Usually this is due to a unique situation involving load patterns or user behavior that Paperthin QA didn't catch, but telling you that that doesn't make you feel any better does it?
Today I got an email from someone having this very problem and I thought I would share my advice to him in case it comes in handy for someone else. Here's his question and my answer:
We are noticing an extreme number of lock errors in the CommonSpot code. "Error","jrpp-2","07/27/04","11:29:11","UDS_commonspot-users","A timeout occurred while attempting to lock appcommonspot-users. The specific sequence of files included or processed is: path/to/some/template.cfm This is happening very frequently and eventually causes our jrun process to either hang or go away. Random occurrences of each.
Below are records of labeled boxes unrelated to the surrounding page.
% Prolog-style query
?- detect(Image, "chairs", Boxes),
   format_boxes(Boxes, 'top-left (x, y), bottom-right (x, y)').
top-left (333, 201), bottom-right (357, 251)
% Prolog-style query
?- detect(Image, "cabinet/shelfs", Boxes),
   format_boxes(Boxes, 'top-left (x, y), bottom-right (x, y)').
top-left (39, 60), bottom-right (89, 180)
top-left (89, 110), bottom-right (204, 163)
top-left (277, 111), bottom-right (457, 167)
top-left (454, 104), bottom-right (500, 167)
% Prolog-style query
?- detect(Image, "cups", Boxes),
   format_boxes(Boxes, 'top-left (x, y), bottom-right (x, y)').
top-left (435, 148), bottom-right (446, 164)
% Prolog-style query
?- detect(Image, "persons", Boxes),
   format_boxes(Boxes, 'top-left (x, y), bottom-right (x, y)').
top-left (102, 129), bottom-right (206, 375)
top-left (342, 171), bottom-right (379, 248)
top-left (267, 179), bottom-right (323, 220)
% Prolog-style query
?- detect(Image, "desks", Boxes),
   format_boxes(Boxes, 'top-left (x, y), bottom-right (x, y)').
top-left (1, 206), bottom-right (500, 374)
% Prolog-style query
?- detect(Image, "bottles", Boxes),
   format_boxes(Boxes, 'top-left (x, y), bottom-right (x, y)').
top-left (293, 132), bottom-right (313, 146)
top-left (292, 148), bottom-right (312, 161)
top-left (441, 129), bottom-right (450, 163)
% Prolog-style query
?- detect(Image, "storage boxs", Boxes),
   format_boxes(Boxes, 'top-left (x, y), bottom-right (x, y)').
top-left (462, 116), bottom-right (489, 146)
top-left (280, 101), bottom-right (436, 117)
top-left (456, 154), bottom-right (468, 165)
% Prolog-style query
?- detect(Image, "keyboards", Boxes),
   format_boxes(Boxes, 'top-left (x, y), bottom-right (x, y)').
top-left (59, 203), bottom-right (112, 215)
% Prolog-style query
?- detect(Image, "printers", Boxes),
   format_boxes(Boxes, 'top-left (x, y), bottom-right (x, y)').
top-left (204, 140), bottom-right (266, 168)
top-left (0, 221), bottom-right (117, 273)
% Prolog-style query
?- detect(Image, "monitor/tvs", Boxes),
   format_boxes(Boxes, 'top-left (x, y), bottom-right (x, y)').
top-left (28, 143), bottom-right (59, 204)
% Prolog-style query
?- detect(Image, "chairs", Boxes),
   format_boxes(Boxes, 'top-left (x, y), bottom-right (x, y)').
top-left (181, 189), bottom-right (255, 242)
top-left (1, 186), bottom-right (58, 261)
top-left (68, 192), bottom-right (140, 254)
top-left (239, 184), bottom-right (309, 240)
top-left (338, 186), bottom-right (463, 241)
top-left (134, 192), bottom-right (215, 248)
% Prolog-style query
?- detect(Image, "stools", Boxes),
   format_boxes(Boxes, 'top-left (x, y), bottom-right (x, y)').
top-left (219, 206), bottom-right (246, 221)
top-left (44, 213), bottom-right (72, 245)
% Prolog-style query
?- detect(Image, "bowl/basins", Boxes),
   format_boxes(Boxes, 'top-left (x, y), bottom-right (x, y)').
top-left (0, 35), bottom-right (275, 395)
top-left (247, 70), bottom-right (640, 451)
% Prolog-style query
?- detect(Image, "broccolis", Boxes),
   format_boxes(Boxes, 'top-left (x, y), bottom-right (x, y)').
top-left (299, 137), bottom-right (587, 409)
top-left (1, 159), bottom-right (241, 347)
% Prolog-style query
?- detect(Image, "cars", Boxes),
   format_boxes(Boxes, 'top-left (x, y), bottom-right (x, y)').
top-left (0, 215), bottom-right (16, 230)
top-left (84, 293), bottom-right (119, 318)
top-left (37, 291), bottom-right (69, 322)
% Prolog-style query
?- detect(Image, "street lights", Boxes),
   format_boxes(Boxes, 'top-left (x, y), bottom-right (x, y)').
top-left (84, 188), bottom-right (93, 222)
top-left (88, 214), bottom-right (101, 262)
About your problem specifically, this is what I'd do:
- Run CFStat on the server and look to see how many threads are running. You'll start to notice a pattern where locked threads pile up and the thread count increases. Once the lock breaks the thread count will drop back down to normal.
- Once you think you can identify the pattern in cfstat, watch for a lock and run a series of stack traces during several locking incidents. MM has a KB article about how to do this if you've never done it before.
- Once you have a few stack traces, look them up and down for commonalities. Eventually you'll find some common, um, spot where everything's locking up. You'll be able to tell form the trace what line of what file it is getting stuck on. This is great ammo for Paperthin support and may even give you a hint as to a setting you can tweak to make the problem go away.